Imminent Equilibrium

“Most of all I enjoy central-heating control rooms, where men with higher education, chained to their jobs like dogs to their kennels, write the history of their times as a sort of sociological survey and where I learned how the fourth estate was depopulated and the proletariat went from base to superstructure and how the university-trained elite now carries on its work. My best friends are two former members of our Academy of Sciences who have been set to work in the sewers, so they’ve decided to write a book about them, about their crissings and crossings under Prague, and they are the ones who taught me that the excrement entering the sewage plant at Podbaba on Sundays differs substantially from the excrement entering it on Mondays, and that each day is so clearly differentiated from the rest that the rate of flux may be plotted on a graph, and according to the ebb and flow of prophylactics one many determine the relative frequency with which varying sections of Prague indulge in sexual intercourse.

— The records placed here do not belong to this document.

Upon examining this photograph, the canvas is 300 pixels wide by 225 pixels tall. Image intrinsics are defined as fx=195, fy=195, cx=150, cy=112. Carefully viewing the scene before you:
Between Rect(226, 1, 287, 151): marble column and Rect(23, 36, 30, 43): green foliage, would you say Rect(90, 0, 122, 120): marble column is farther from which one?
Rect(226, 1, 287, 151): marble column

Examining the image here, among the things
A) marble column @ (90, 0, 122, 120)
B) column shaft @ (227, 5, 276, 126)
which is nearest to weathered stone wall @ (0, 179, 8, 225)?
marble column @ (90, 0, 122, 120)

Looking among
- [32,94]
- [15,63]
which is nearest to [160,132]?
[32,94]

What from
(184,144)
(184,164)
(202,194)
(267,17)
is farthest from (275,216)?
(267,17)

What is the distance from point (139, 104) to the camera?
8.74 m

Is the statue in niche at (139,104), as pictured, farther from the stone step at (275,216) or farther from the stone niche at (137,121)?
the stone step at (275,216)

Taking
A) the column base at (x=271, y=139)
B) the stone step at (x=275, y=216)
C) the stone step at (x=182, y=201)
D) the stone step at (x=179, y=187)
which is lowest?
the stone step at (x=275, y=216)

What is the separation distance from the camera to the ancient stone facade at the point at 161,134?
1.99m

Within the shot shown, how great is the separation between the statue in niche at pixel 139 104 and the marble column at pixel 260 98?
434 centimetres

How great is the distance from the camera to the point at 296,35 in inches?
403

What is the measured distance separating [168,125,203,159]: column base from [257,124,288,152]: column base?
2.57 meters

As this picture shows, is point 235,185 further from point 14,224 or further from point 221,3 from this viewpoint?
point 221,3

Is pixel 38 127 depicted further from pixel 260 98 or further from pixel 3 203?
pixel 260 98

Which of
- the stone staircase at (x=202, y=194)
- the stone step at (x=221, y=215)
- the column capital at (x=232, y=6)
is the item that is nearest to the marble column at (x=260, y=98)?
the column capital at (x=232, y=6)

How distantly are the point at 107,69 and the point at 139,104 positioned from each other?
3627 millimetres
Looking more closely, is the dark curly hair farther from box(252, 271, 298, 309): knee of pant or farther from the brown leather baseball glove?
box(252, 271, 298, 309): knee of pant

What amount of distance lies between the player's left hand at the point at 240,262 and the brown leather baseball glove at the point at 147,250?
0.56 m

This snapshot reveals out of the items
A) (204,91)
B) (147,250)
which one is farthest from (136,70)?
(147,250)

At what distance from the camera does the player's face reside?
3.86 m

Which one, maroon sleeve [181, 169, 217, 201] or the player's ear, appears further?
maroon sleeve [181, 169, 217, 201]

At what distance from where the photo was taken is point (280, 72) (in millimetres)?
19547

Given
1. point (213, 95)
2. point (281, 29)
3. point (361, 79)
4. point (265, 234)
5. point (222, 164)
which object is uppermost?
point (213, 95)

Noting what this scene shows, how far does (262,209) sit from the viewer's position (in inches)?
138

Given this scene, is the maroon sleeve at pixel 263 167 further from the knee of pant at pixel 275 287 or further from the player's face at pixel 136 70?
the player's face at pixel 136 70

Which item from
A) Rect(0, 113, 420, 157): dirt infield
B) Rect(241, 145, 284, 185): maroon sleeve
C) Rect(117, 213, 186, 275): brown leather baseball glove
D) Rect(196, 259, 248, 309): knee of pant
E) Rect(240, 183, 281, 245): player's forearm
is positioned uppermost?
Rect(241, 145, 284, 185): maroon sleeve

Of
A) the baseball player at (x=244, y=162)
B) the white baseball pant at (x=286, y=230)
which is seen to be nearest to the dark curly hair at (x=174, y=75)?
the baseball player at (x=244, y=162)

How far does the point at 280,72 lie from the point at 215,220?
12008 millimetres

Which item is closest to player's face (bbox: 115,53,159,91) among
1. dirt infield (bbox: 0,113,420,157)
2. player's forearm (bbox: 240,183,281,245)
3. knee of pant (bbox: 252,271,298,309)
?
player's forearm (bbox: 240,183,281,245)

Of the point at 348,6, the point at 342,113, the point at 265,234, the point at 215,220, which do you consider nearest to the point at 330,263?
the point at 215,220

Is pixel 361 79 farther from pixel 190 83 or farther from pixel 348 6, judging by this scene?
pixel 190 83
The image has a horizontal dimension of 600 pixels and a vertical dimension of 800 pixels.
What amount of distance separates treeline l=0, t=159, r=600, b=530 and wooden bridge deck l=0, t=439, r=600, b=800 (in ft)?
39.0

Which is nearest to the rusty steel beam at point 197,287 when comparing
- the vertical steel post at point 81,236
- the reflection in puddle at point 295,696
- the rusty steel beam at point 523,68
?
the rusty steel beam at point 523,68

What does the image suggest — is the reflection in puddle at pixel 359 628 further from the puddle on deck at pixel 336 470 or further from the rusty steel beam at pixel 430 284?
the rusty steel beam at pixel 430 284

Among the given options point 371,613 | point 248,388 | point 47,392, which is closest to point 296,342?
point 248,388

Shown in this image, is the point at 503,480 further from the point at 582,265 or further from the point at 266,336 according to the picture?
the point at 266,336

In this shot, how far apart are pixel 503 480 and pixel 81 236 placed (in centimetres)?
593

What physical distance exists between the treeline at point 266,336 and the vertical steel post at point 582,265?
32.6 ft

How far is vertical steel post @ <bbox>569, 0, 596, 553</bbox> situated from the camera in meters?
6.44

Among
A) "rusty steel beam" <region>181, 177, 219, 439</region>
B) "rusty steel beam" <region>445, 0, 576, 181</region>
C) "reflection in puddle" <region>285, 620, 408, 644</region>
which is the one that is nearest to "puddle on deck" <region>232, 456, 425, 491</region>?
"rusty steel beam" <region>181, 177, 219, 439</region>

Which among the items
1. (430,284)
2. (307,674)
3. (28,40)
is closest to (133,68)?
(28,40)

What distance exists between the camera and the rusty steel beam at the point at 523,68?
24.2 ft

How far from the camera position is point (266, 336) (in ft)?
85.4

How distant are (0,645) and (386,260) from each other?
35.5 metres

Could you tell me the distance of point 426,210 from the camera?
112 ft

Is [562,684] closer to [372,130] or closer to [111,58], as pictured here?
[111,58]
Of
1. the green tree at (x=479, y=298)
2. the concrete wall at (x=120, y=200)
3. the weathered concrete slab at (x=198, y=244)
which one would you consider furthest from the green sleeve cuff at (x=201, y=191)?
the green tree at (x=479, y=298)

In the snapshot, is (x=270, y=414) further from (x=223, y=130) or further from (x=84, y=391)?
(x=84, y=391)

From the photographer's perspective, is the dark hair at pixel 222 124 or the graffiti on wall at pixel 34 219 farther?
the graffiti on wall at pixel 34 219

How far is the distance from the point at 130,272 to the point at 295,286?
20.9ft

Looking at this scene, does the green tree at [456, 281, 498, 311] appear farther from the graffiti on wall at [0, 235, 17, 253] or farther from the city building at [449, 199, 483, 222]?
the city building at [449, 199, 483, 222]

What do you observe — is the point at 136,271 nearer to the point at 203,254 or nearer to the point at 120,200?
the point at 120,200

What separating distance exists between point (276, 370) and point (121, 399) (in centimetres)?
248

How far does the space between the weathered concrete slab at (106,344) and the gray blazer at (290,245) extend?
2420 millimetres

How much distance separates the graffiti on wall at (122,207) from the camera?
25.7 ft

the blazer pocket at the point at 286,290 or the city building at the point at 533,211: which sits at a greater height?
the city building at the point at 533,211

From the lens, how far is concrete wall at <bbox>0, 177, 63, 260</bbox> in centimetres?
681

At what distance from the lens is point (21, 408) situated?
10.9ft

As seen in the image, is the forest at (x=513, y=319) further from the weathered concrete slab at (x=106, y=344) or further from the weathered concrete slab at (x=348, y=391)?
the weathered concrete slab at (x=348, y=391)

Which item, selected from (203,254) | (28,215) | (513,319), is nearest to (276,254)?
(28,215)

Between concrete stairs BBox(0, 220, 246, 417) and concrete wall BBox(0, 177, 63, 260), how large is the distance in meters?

Today, however, my friends made an even deeper impression on me with a report of a war, a total, humanlike war, between white rats and brown, which, though it ended in an absolute victory of the whites, had led to their immediate breakdown into two groups, two opposing clans, two tightly organized rodent factions engaged at this very moment in a life-and-death struggle for supremacy of the sewers, a great rodent war over the rights to all the refuse and fecal matter flowing through the sewers to Podbaba, and as soon as the present war was over, my friends the academic sewersweeps informed me, the winning side would break down again, like gases and metals and all organic matter, into two dialectically opposed camps, the struggle for supremacy bringing life back to life, the desire for conflict resolution promising imminent equilibrium, the world never stumbling for an instant.” —from Too Loud a Solitude by Bohumil Hrabal

8 thoughts on “Imminent Equilibrium

  1. It’s an odd vantage point up on a hill near the waterfront. The drop to the water is steep here in places, and it makes for some interesting viewpoints. Unfortunately, I think those buildings are residences for seniors. They get a nice view of the water, but the air isn’t so great. Thanks for the comment and the recents likes and follows. I appreciate the feedback.

  2. Smokestacks and highrise buildings. A very rare sight here in Iloilo. I see an industrial cityscape in the distance. Here we only see rice fields. You were on the roofdeck when you took those pictures?

  3. I’m drawn to this picture. It portrays the industrial ugliness of what we’ve made. Very arresting. The darkness is very evocative. Every square inch works.

  4. “Struggling for the supremacy of the sewers.”
    For some, the fight will go on until only sewage remains. And they’ll continue to fight, because that’s all they know how to do. Powerful post.